---- PAGE TEXT

Saturday, November 21, 2009

Lackey's got a lump...

At our latest show in the Rochester Museum of Science, the young lady who was in the area next to ours cancelled, the day of the event. Christine DeTurk, one of the organizers of the show asked if we could "spread out" a bit and take over the young ladies spot. Boy could we.
The show takes place amoung the museum displays. Many of the vendors' spaces require inventive set up. Most of our display panels are actually louvered doors hinged together, this makes each two door set, freestanding when the panels are set at an angle. Some are quite heavy. Spreading out became fun, before we left home, we were unsure of the shape and size of the space we would have this year, I had loaded all the louvered panels we own into our little trailer.
After a few initial trips, Betty started to arange shutters around the floor, imagining the best way to take advatage of the extra space.
After half a dozen trips from the trailer to the second floor I sat down in a folding chair to take a short break. About the same time my stalwart partner stood a two piece set of doors five feet or so behind and off to my right side. I inocently began taking a sip from my coffee cup when the set of doors fell on my head. I saw stars momentarily and as is my custom, when I've been served a painful blow, especially by surprise, I spoke a few choice profanities.
Betty's custom, particularrly while we are in public, is to admonish me for any profanity, which she did immediatly, shortly after the stars left my vision and before the nasty lump started to swell on my head.
I thought only bad thoughts for some time. More later>>>

Sunday, November 8, 2009

Thoughts from 1968

Terry Stephan

Changing Lanes:inflationaryvehicles.
A friend of mine is flying to Los Angeles. She and her significant-other will spend 4½ hours getting there, including a stopover in Chicago. It brings to mind my first trip to southern California. I was 18 and it was an adventure. I hitched a ride with a friend; Rich had to report for duty at a military base in Sacramento.

--------
---- DATA LISTING

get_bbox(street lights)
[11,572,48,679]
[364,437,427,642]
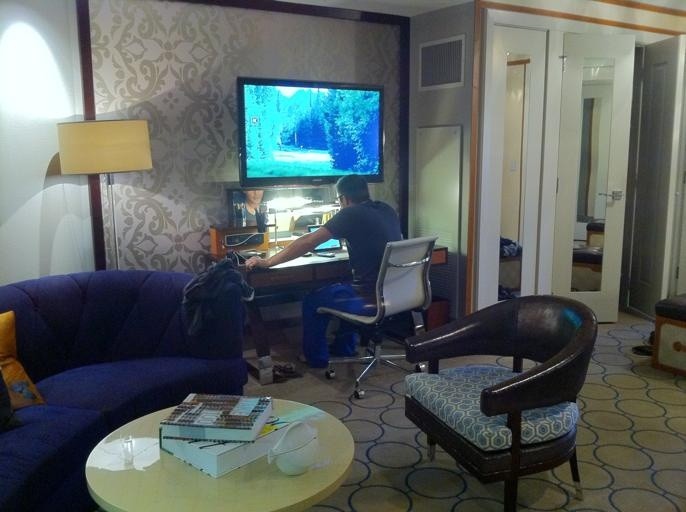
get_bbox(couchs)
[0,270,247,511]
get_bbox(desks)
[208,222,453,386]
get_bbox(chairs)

--------
---- DATA LISTING

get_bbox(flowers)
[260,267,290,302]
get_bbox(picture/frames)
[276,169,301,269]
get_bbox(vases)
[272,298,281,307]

--------
---- DATA LISTING

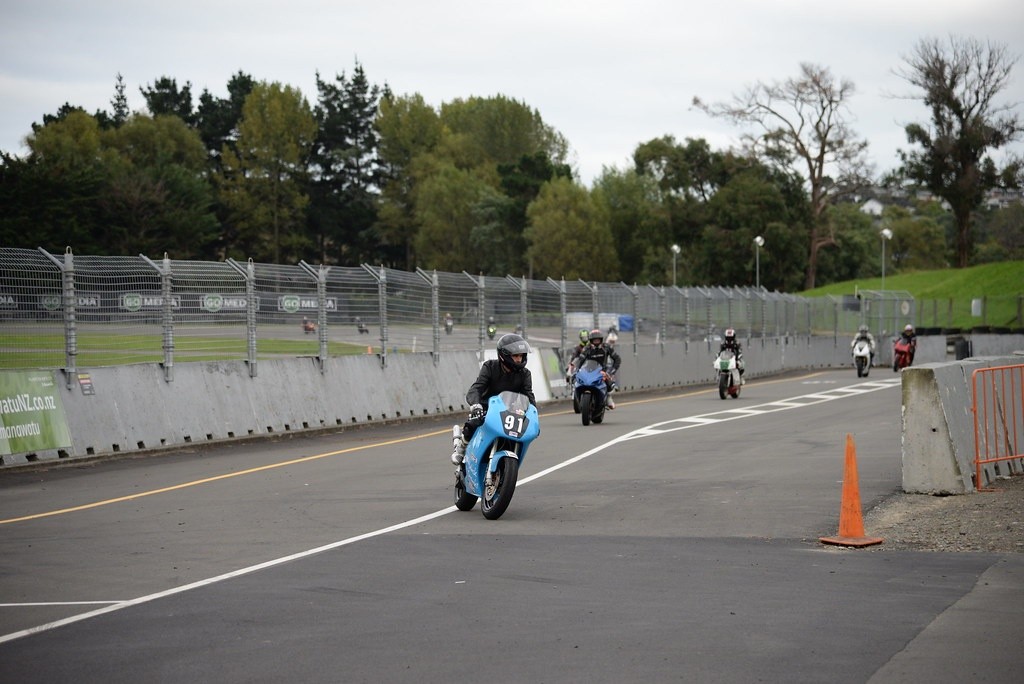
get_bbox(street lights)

--------

• [SET EXERCISE]:
In the blog post above about the museum show, what are most of the display panels actually made of?

• [EXPECTED ANSWER]:
Louvered doors hinged together.